Commemorating the Anniversary Of Mahsa Amini’s Killing
Washington Report on Middle East Affairs, November/December 2023, pp. 58-59
Waging Peace
The Iranian diaspora in Washington, DC commemorated the first anniversary of the murder of 22-year-old Mahsa Amini in mid-September with two protests.
While exiting a Tehran metro station, Amini was arrested by Iran’s infamous “morality police” for wearing her hijab improperly. Her arrest and death while in police custody became the fuel for the massive nationwide “Women, Life, Freedom” movement.
On Sept. 14, a noontime demonstration was held outside the office of the Interests Section of the Islamic Republic of Iran (located inside a downtown office building). While office workers entered and exited the building, one protester read the names of those killed by the Iranian government for protesting, while others picketed the building’s entrance carryings signs and posters with the victims’ portraits, while chanting “Women, Life, Freedom.”
At Lafayette Square (near the White House) on Sept. 16, several hundred Iranian Americans and their supporters gathered to express solidarity and contempt for the Iranian government. They also called for the establishment of a democratic government and denounced any efforts by the U.S. government to engage Tehran.

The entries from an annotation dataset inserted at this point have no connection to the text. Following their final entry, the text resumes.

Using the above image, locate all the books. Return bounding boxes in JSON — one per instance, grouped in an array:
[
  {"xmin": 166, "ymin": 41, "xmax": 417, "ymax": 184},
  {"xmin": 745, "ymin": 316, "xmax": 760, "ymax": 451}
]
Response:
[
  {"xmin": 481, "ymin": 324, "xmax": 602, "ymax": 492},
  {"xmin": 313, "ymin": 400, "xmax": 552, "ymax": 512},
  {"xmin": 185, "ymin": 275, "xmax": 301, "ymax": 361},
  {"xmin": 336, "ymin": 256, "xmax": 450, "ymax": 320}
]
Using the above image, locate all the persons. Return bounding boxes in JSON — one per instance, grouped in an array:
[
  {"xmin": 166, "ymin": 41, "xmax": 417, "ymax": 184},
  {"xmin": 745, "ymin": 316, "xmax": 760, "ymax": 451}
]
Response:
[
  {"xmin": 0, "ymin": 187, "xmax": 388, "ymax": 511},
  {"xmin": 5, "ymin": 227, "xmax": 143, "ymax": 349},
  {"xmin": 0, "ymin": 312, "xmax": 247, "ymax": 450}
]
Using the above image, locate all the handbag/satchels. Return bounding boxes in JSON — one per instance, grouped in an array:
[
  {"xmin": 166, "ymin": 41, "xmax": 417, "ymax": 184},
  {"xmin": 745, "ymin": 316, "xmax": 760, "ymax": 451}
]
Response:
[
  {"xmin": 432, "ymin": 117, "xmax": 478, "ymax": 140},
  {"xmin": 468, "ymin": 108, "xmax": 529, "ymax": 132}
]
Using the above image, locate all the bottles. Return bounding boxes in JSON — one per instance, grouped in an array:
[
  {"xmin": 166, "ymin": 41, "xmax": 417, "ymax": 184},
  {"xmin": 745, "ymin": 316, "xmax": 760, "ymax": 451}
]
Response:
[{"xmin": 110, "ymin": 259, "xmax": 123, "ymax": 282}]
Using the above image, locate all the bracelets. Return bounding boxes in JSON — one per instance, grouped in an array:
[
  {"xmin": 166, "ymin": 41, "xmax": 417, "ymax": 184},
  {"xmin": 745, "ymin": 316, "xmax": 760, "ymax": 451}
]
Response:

At an event at the Atlantic Council on Sept. 15, Roya Boroumand, co-founder of the Abdorrahman Boroumand Center For Human Rights In Iran, provided an overview of the repression Iranians have faced over the past year. She has documented 495 protest-related deaths and more than 20,000 arrests stemming from protests.
Iranian journalist Khosro Kalbasi Isfahani described the protests as a turning point in Iranian history. “The legacy of four decades of the Islamic Republic has been pain,” he said. “The people in Iran have found a new identity, a new core that has brought them together. What happened with [Mahsa Amini’s] death, that’s [a] historic moment. It gave birth to a new nation.”